What you will do - What is needed is a copy of each line in the listing below that contains "Didelphis".

=== Begin Enclosure ===

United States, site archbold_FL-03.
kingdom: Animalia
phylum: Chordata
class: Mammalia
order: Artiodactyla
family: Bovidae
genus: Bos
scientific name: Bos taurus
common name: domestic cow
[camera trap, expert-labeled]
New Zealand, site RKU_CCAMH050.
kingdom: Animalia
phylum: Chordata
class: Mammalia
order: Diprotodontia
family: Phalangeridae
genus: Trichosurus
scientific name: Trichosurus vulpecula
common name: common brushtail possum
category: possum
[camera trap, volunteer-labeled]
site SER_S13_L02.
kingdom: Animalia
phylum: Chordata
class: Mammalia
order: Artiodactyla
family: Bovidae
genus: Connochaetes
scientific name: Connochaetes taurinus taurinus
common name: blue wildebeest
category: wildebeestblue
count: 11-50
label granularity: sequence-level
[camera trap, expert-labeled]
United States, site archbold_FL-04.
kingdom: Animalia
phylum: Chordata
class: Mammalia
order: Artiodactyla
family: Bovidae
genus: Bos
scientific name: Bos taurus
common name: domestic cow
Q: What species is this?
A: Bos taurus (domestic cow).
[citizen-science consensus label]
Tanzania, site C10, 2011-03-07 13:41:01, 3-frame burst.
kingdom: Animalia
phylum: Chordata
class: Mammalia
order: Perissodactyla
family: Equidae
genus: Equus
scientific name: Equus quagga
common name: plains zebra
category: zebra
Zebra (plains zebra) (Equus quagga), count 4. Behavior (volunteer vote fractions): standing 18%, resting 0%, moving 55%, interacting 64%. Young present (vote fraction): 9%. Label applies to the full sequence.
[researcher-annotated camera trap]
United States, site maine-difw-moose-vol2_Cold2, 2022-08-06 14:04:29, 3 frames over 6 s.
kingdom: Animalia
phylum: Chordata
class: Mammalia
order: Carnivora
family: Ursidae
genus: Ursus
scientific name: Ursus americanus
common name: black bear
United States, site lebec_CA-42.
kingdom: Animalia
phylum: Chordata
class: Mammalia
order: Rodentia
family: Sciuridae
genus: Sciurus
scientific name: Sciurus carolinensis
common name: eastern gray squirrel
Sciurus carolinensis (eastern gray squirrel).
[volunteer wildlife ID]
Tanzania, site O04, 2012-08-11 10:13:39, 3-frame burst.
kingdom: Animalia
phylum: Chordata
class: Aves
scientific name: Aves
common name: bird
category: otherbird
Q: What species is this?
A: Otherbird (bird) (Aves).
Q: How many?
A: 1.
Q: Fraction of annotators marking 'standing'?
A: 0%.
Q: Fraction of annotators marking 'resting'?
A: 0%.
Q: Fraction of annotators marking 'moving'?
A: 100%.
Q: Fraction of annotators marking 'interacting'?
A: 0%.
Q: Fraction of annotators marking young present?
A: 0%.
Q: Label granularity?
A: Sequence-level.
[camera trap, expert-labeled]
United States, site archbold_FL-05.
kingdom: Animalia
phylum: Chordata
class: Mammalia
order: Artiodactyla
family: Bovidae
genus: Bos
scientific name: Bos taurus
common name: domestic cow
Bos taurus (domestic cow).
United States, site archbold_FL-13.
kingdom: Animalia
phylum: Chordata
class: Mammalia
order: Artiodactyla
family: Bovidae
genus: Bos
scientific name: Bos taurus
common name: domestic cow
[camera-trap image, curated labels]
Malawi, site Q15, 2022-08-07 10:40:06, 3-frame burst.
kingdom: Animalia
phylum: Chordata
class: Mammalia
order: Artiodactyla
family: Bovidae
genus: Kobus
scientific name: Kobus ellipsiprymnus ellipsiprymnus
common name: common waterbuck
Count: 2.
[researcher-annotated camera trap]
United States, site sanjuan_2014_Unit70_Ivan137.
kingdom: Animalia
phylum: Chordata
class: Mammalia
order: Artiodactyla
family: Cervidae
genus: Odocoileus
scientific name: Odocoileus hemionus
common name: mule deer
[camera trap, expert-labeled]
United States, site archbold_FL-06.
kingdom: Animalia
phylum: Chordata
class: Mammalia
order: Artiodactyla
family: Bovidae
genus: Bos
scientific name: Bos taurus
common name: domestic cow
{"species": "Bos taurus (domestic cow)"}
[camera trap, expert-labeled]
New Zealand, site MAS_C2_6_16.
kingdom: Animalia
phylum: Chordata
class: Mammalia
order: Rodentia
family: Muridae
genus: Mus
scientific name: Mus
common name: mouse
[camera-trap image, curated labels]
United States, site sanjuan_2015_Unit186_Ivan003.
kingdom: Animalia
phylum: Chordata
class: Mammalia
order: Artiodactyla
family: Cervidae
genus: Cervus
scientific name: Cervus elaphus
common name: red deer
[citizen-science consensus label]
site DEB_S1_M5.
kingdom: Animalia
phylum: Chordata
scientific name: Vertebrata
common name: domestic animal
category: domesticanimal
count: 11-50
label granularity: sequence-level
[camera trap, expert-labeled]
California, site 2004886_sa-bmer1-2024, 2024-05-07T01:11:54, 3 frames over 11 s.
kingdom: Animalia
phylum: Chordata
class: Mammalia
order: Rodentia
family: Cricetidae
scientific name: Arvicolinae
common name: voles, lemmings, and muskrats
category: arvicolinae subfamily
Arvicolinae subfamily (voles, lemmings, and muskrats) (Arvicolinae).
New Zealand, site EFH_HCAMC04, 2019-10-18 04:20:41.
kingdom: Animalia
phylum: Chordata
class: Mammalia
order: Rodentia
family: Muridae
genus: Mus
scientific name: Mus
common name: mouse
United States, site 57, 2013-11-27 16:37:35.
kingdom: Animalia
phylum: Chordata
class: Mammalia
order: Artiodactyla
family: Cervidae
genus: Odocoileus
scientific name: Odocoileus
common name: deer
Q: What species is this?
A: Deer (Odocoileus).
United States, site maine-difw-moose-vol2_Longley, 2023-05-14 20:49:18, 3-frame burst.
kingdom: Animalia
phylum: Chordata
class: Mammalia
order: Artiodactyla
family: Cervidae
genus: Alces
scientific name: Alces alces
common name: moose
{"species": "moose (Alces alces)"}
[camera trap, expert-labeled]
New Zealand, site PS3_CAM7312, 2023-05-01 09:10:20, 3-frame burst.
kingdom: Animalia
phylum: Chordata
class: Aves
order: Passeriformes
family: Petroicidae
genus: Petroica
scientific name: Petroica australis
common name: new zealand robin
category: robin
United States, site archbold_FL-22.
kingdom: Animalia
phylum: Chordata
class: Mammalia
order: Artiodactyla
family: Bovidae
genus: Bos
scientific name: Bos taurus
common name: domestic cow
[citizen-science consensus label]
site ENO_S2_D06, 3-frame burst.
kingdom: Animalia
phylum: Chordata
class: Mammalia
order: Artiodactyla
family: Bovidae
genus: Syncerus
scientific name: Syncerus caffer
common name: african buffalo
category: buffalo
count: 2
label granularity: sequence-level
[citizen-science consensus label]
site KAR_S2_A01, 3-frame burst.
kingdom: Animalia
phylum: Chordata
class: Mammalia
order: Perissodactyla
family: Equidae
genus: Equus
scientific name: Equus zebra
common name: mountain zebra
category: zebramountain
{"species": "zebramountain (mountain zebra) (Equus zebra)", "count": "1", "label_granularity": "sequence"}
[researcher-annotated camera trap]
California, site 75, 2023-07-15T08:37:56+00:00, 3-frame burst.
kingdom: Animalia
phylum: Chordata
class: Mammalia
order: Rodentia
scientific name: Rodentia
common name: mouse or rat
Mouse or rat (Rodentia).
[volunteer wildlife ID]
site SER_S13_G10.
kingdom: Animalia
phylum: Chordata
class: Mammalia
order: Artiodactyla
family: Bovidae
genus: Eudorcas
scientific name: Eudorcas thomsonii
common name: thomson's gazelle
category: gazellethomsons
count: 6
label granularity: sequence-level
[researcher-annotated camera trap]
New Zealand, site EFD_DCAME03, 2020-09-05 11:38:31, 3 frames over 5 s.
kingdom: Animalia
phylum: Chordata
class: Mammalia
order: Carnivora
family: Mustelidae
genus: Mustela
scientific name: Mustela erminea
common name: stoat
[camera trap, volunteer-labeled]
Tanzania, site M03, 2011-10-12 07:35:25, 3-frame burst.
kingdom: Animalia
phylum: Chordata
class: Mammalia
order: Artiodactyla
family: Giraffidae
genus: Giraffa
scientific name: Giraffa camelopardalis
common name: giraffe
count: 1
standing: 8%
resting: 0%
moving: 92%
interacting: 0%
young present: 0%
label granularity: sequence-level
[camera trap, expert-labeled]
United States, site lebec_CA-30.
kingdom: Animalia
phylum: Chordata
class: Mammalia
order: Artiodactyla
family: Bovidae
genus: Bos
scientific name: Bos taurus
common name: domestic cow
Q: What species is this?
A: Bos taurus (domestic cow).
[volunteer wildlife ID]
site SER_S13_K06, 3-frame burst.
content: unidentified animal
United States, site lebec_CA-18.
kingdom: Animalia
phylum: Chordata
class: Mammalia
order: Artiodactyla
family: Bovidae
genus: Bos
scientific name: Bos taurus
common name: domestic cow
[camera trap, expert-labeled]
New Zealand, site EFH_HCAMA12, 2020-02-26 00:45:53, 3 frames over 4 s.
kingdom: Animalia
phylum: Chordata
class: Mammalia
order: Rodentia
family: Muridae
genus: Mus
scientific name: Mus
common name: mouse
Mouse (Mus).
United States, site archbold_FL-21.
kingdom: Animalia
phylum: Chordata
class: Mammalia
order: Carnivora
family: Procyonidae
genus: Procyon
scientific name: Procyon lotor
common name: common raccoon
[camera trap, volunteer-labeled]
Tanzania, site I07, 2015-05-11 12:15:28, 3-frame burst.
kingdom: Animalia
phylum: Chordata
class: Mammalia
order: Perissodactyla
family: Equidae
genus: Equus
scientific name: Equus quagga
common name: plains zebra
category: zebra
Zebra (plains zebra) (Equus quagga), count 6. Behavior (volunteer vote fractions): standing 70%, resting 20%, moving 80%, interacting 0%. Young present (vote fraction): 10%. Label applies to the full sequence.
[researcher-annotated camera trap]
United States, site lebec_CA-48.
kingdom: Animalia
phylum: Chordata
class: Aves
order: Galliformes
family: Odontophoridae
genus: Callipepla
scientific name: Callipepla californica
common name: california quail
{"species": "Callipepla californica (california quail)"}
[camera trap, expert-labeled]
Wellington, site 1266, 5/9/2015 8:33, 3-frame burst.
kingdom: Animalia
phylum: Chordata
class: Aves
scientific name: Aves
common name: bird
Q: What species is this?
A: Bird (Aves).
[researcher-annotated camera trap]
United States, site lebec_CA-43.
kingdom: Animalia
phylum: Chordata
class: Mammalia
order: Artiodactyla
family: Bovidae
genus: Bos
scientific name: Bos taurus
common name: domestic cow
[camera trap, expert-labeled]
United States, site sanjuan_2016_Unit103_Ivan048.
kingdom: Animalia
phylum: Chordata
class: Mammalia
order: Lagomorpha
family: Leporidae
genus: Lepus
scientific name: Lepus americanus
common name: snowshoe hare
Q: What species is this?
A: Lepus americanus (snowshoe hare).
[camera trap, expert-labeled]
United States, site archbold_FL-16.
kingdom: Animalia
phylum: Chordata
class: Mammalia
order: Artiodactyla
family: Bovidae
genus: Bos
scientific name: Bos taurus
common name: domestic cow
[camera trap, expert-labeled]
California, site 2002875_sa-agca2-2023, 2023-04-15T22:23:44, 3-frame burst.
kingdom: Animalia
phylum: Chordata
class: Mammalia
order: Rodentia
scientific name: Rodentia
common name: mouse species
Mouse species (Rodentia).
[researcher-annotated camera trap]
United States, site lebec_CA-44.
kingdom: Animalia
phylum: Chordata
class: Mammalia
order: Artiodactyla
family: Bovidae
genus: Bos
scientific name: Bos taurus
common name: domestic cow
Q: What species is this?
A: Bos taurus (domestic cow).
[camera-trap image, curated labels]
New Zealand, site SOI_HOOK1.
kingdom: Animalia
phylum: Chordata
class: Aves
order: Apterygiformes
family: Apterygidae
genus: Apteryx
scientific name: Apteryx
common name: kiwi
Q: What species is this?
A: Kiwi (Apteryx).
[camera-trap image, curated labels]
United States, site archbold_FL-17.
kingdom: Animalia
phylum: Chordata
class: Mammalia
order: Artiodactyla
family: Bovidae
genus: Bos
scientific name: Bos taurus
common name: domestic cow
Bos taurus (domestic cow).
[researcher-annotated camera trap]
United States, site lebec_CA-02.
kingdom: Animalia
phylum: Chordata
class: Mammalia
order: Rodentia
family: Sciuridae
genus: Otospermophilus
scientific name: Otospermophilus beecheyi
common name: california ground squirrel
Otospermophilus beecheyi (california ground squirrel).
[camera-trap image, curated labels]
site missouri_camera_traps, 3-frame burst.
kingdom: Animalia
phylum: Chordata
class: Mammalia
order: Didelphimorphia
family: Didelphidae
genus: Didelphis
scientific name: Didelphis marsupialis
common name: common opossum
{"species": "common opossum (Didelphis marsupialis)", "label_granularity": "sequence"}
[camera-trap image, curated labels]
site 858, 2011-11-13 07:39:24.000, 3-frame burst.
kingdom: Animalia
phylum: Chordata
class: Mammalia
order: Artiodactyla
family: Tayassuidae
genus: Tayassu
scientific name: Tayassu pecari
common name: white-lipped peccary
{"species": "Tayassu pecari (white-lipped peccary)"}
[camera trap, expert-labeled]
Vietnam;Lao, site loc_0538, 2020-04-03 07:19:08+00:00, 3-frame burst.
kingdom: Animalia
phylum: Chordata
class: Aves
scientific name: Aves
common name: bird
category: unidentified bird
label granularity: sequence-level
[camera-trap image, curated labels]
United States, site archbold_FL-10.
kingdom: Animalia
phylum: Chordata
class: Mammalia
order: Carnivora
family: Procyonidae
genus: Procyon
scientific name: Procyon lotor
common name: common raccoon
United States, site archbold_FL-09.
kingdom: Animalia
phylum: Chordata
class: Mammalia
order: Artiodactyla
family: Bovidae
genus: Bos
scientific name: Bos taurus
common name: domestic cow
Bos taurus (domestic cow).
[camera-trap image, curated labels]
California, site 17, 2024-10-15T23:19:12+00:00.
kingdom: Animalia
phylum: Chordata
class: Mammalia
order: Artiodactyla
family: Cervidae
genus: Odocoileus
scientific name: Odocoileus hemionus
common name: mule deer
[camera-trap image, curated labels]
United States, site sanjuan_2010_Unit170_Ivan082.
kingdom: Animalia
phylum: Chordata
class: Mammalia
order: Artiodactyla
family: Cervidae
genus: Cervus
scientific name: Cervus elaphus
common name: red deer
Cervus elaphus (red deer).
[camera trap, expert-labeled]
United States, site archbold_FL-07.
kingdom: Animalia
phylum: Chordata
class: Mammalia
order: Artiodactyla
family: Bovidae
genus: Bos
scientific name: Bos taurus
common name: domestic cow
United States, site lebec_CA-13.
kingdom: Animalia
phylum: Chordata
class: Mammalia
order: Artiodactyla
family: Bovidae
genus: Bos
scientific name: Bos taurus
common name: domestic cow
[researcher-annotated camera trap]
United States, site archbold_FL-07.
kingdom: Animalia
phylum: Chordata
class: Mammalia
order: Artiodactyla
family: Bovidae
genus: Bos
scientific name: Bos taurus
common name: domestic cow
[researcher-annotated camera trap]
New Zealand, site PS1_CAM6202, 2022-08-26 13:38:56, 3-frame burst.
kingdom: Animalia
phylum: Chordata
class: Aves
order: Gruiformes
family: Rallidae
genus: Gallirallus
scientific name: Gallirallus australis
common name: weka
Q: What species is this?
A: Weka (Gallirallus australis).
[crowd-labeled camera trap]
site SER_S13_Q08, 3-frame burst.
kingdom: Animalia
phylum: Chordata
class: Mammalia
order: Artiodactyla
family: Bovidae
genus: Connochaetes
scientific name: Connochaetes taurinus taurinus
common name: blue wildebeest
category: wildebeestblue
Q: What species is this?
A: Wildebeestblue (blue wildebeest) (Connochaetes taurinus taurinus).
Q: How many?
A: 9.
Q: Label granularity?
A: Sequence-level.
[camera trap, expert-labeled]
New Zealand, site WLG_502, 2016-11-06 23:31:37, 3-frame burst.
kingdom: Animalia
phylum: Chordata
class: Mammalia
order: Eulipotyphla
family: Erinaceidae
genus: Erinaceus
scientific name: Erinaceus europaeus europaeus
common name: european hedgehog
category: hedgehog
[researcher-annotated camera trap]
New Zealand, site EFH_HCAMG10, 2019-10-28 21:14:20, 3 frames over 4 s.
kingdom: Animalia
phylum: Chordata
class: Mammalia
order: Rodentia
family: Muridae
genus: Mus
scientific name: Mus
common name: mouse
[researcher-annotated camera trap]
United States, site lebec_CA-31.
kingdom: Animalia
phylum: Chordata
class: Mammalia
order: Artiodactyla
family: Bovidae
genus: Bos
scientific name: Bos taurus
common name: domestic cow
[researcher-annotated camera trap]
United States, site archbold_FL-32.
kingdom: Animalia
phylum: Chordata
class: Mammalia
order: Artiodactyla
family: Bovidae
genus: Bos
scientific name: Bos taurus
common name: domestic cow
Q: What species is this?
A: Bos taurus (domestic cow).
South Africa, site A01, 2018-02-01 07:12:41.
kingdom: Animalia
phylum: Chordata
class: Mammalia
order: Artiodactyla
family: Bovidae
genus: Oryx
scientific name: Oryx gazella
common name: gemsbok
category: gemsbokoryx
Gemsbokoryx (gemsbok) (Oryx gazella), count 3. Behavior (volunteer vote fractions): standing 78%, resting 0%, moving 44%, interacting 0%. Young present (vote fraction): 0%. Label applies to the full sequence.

=== End Enclosure ===

Answer space -
genus: Didelphis
scientific name: Didelphis marsupialis
{"species": "common opossum (Didelphis marsupialis)", "label_granularity": "sequence"}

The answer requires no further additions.